Цель упражнения: Отфильтруйте записи и перепишите каждую строку, в которой встречается слово "blue".

Записи данных

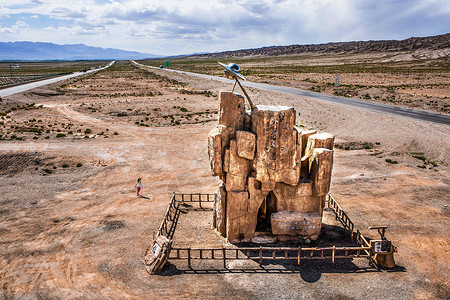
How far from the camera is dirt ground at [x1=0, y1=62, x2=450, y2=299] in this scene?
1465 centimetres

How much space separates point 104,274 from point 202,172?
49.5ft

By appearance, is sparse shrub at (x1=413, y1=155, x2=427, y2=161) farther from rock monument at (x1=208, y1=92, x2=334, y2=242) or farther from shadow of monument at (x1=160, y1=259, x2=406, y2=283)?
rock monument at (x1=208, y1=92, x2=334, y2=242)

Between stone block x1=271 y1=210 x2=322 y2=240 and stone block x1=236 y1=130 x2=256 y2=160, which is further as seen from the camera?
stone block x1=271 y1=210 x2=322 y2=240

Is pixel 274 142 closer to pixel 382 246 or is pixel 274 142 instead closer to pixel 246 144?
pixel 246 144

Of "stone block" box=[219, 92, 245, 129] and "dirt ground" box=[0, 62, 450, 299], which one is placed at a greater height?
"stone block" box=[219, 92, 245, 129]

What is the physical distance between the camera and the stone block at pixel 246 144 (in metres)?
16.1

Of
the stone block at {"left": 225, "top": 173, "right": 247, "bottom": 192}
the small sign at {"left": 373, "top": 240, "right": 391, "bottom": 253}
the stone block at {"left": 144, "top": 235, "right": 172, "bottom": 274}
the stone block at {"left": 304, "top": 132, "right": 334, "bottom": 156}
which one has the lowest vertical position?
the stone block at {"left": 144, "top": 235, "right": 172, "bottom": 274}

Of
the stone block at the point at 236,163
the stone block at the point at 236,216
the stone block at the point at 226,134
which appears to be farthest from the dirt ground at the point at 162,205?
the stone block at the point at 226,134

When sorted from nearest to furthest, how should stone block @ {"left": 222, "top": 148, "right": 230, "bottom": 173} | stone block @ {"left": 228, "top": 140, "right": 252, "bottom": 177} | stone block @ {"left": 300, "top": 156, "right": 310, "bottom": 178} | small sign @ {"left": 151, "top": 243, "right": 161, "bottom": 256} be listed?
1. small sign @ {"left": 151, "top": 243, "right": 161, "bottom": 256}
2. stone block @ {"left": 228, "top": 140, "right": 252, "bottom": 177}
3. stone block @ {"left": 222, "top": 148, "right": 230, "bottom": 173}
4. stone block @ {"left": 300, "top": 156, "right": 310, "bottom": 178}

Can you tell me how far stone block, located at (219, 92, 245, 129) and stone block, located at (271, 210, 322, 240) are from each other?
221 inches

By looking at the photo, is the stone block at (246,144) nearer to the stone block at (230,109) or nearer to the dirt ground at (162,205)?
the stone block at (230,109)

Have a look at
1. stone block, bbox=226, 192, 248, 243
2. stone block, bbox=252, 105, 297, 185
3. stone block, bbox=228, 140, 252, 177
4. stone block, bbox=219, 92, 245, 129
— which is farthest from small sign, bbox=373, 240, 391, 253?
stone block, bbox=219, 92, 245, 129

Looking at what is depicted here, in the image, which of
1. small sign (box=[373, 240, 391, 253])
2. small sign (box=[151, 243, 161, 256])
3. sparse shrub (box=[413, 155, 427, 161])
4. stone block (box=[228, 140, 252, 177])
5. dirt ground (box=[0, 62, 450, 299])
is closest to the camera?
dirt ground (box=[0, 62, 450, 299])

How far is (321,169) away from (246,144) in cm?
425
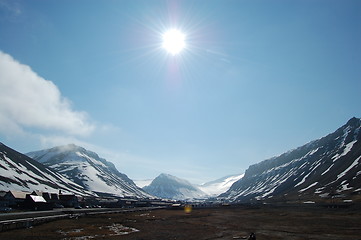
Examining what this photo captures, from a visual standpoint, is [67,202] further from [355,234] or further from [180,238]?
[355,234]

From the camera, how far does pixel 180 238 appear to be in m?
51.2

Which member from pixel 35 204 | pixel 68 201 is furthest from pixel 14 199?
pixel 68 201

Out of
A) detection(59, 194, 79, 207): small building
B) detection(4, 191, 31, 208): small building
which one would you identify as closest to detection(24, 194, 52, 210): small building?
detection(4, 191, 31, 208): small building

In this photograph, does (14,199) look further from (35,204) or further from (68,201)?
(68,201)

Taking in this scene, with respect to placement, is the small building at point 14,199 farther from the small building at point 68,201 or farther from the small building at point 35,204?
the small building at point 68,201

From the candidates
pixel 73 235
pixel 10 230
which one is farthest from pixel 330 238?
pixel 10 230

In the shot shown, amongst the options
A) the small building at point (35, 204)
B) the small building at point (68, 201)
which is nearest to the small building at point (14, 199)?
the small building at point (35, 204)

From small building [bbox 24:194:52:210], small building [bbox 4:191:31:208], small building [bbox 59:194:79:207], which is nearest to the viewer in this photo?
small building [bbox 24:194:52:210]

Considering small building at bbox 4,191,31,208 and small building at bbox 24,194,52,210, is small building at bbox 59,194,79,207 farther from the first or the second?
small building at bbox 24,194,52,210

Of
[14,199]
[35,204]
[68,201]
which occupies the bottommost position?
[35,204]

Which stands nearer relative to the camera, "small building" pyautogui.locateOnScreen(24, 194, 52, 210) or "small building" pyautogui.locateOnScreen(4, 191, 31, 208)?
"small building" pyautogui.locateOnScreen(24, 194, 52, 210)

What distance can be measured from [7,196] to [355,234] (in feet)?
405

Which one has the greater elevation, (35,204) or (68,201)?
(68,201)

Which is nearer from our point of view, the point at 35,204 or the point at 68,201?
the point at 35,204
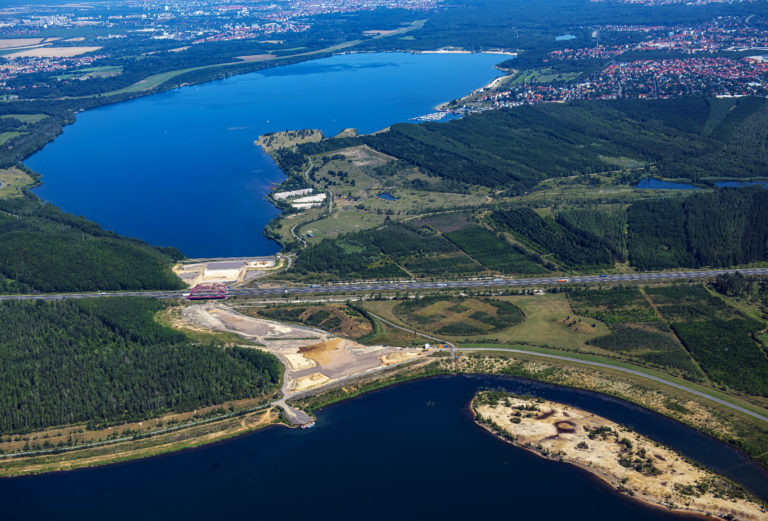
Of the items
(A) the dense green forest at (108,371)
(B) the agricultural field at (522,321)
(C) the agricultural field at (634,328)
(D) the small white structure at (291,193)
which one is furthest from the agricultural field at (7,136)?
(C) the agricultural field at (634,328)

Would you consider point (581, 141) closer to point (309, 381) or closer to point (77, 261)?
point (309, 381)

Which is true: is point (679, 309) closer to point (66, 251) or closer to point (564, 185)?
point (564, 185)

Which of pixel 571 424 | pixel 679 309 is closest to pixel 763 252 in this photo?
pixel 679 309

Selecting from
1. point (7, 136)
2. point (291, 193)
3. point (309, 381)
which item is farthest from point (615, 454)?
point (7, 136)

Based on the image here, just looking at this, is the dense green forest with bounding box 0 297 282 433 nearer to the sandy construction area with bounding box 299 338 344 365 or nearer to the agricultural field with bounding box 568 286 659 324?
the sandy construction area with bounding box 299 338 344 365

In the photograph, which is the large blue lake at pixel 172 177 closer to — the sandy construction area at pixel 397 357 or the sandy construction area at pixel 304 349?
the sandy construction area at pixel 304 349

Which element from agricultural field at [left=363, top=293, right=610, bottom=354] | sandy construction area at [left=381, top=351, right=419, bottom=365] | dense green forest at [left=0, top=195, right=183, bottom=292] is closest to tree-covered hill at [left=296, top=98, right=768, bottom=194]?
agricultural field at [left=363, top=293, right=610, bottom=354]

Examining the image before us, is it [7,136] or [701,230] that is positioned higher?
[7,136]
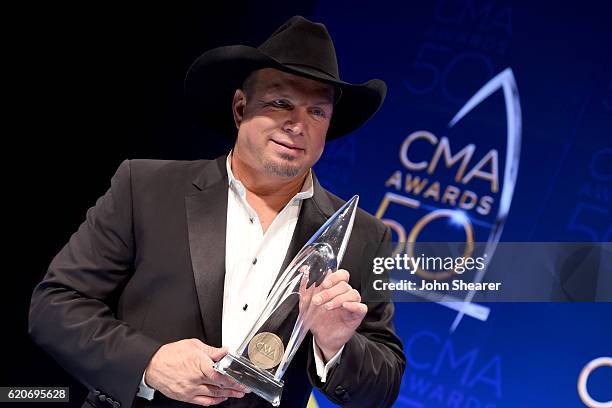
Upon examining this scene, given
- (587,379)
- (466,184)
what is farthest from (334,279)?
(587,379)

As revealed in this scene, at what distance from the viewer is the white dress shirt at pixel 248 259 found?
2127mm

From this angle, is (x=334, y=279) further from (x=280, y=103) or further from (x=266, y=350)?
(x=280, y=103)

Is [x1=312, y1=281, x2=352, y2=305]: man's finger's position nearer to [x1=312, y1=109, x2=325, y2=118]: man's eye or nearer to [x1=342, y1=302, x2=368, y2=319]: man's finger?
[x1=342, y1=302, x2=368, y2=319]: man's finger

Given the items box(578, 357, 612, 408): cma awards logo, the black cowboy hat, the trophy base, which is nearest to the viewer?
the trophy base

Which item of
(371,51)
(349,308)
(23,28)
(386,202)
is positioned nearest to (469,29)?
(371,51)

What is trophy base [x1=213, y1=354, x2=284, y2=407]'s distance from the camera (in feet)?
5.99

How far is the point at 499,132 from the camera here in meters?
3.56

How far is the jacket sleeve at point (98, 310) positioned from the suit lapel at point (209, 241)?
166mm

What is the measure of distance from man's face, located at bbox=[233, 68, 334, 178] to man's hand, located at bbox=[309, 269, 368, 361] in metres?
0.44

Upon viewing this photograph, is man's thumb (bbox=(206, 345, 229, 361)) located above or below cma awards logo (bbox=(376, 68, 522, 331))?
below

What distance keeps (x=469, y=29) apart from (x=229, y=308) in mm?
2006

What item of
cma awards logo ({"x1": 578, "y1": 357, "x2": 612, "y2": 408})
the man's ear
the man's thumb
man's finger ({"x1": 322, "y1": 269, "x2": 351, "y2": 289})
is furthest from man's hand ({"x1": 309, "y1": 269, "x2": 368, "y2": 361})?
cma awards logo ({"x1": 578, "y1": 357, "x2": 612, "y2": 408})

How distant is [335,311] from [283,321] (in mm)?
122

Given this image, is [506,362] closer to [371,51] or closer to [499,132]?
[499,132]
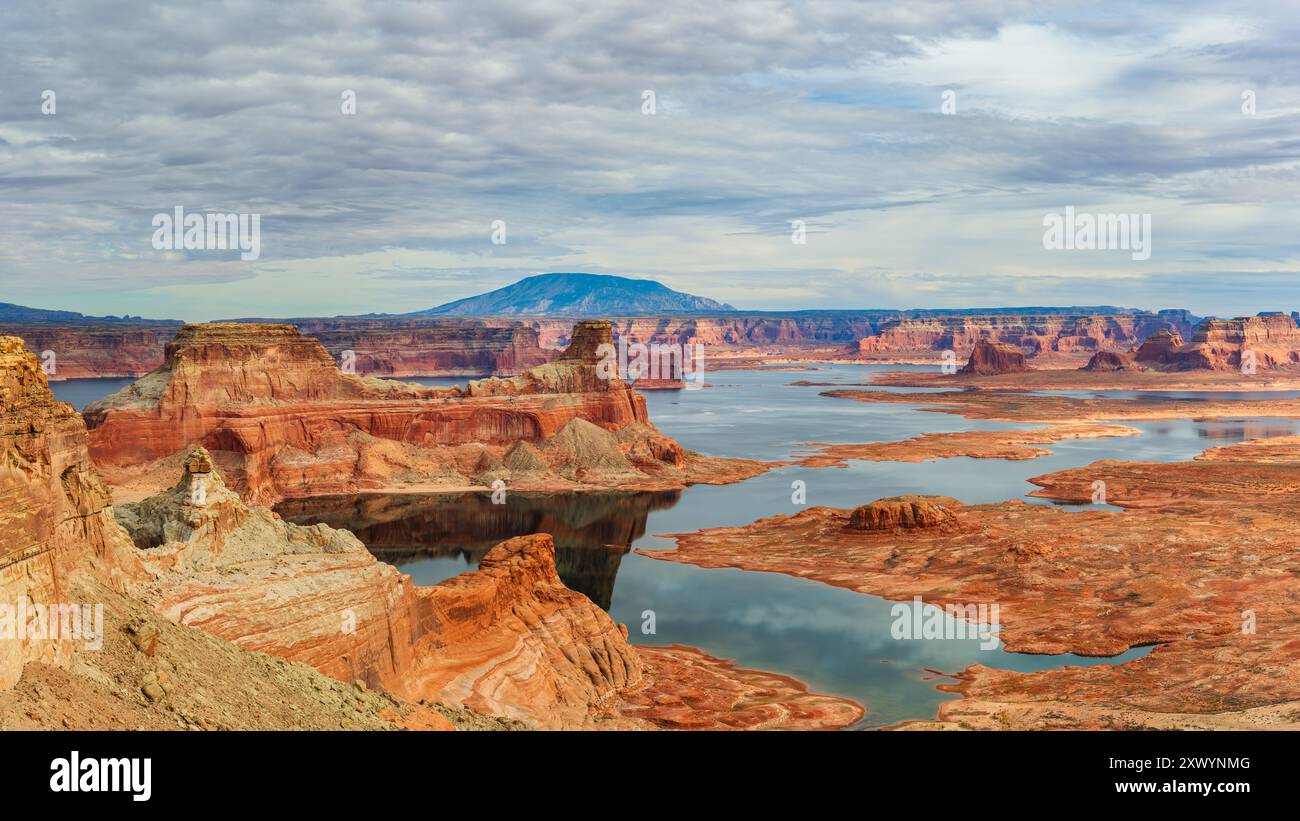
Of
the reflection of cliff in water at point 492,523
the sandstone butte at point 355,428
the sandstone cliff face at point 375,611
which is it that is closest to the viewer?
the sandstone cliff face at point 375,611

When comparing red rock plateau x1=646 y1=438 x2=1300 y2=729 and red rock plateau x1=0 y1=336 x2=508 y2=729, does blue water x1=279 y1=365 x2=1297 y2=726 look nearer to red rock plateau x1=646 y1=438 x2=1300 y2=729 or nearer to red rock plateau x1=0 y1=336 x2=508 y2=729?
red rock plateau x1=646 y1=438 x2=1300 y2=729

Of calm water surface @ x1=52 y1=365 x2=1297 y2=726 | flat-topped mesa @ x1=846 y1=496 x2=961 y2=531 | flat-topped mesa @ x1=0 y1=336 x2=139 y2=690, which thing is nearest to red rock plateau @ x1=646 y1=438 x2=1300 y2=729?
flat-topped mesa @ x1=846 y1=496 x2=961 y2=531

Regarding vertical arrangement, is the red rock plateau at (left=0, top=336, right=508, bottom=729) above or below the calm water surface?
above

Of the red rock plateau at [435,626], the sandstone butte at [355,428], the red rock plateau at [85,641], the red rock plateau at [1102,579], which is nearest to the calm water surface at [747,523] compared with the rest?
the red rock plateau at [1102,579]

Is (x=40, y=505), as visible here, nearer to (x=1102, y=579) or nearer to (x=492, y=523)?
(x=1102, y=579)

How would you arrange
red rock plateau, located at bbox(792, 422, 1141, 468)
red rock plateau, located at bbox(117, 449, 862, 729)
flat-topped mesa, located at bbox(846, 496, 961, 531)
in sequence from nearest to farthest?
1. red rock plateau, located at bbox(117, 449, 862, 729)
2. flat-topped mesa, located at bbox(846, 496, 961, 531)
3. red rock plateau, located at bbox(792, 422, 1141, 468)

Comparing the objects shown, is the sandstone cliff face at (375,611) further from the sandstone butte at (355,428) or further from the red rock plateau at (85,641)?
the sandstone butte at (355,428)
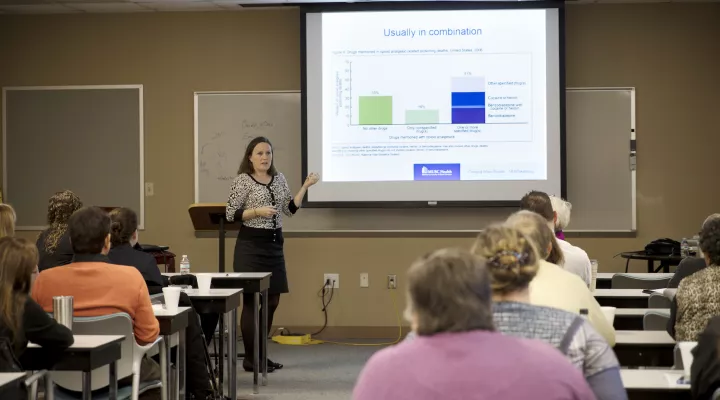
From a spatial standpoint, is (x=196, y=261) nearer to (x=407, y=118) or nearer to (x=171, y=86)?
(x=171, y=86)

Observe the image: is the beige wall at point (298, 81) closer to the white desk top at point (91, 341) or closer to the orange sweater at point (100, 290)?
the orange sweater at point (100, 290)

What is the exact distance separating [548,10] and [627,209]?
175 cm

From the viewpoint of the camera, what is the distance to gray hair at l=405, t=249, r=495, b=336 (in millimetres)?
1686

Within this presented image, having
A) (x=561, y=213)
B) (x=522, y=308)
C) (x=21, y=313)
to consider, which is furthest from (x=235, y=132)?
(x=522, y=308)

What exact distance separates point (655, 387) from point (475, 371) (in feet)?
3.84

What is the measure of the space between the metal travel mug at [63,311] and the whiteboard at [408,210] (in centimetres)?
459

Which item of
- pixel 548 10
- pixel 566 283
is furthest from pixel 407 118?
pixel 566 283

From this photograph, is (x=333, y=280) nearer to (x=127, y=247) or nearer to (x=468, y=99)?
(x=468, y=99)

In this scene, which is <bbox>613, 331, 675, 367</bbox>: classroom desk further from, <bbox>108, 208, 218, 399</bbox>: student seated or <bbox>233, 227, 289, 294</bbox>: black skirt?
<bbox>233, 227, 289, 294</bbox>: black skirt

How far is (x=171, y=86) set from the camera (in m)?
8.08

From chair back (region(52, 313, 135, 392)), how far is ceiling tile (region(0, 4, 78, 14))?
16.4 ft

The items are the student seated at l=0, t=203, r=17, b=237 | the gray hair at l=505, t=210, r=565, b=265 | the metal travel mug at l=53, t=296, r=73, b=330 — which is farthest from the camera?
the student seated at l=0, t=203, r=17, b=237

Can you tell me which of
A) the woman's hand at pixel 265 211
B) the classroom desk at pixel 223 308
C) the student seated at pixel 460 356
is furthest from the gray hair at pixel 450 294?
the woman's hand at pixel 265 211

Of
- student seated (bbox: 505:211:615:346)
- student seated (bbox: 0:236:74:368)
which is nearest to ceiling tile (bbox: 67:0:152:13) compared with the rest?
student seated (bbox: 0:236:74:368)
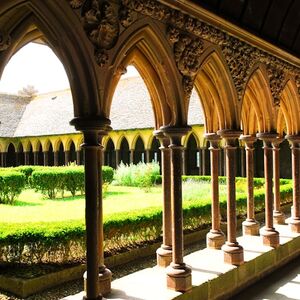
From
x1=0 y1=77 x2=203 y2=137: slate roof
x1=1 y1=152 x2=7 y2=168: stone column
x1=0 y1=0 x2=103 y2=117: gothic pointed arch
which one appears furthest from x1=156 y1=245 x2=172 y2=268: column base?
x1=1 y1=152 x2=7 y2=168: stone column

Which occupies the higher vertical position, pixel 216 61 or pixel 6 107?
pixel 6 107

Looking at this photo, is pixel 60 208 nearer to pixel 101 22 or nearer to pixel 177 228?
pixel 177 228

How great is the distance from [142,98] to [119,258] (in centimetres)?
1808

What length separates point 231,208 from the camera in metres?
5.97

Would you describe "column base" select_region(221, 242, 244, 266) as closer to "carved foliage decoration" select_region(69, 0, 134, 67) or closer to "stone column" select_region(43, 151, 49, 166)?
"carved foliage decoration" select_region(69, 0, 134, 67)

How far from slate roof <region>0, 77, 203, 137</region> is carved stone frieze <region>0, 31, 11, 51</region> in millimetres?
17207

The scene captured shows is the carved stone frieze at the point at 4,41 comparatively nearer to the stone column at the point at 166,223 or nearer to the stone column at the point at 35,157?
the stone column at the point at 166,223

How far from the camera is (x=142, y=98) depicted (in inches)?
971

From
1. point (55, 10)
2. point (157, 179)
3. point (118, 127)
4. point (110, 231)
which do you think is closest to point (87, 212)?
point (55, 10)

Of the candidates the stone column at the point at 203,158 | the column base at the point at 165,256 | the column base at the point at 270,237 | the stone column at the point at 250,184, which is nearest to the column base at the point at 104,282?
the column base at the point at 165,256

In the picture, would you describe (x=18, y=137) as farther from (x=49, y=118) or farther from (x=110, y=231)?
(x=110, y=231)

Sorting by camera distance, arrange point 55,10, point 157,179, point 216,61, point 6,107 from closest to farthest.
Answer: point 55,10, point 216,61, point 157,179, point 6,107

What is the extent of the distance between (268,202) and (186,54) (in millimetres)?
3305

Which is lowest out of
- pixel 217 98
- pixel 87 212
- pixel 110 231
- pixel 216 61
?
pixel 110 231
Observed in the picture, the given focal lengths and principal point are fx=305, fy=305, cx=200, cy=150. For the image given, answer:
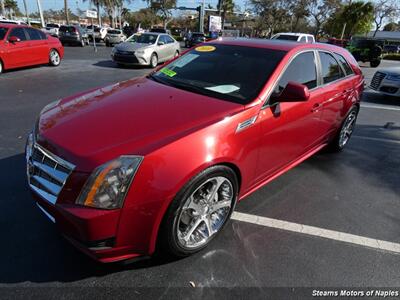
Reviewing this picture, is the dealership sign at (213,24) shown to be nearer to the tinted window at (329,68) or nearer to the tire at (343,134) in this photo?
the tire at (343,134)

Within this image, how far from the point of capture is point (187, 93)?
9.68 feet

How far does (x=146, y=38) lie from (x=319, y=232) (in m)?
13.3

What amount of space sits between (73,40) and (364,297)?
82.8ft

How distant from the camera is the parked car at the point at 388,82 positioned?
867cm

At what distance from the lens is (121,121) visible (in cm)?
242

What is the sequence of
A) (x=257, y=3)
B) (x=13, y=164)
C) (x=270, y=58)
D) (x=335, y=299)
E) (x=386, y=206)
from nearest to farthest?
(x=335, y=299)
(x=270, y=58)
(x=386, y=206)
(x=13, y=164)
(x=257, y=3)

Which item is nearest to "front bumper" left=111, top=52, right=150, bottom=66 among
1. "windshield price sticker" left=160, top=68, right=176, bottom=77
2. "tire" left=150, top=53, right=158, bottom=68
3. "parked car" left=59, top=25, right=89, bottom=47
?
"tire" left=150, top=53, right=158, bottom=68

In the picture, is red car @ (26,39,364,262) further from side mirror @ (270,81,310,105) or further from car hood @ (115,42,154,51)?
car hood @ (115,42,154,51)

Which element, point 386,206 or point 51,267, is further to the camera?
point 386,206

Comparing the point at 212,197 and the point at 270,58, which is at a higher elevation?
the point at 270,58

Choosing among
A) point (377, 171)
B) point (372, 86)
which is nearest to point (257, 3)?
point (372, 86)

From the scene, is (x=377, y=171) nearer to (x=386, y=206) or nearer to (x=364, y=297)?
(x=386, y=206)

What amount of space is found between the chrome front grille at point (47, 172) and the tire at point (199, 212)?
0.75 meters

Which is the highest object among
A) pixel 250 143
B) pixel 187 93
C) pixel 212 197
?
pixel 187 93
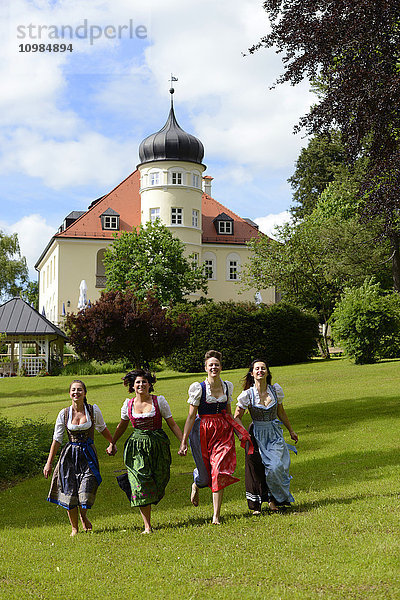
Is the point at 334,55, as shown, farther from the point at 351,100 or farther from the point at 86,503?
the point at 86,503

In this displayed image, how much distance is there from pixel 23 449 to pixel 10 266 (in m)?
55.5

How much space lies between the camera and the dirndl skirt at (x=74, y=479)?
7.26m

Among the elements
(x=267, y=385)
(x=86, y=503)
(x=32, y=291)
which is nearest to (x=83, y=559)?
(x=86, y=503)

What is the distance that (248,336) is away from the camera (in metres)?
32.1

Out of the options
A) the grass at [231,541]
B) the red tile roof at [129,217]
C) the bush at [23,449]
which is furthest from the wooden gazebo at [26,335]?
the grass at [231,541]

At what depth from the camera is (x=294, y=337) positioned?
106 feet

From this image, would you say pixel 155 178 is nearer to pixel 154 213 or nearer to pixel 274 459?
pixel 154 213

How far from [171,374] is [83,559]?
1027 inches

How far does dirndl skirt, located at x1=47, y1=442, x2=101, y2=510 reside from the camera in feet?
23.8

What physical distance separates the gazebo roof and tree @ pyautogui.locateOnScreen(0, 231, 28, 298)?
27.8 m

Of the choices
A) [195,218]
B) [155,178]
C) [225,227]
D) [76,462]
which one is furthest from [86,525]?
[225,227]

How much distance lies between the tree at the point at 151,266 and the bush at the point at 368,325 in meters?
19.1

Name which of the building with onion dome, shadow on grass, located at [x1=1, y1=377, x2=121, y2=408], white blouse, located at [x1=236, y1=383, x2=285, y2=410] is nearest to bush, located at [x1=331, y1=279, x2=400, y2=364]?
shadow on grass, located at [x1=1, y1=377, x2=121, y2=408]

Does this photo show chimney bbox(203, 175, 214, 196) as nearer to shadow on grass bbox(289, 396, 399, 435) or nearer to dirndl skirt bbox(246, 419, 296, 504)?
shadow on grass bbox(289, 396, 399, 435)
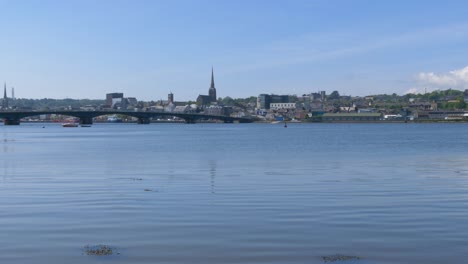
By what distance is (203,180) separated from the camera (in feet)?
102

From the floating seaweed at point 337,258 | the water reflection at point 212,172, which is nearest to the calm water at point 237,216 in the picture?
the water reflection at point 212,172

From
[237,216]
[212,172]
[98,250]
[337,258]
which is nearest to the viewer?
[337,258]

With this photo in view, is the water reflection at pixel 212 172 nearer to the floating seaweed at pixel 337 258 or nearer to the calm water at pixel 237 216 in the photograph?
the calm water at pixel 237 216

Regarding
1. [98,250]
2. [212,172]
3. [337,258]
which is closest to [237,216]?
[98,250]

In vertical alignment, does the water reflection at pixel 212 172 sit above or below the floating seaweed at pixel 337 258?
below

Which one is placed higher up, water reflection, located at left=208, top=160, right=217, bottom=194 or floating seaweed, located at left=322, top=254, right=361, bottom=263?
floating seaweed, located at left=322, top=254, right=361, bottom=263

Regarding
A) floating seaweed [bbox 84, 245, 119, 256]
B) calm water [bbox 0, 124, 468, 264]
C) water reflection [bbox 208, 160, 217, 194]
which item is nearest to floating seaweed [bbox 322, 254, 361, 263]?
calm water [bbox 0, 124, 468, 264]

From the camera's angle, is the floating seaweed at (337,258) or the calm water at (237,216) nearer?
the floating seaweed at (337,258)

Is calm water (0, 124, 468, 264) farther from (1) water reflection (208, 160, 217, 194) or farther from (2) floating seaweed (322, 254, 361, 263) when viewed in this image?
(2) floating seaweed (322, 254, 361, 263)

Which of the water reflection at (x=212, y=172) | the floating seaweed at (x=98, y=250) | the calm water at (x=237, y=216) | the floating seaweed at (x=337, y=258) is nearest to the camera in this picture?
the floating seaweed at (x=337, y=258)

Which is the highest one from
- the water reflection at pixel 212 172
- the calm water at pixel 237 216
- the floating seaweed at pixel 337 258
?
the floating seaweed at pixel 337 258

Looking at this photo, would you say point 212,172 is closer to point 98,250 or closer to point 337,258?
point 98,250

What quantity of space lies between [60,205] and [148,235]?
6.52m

Ответ на задание:
In the photograph, which is the large blue lake at pixel 172 177 closer to — the sandy construction area at pixel 397 357 or the sandy construction area at pixel 304 349?
When comparing red rock plateau x1=646 y1=438 x2=1300 y2=729 and red rock plateau x1=0 y1=336 x2=508 y2=729, does blue water x1=279 y1=365 x2=1297 y2=726 look nearer to red rock plateau x1=646 y1=438 x2=1300 y2=729 or nearer to red rock plateau x1=0 y1=336 x2=508 y2=729?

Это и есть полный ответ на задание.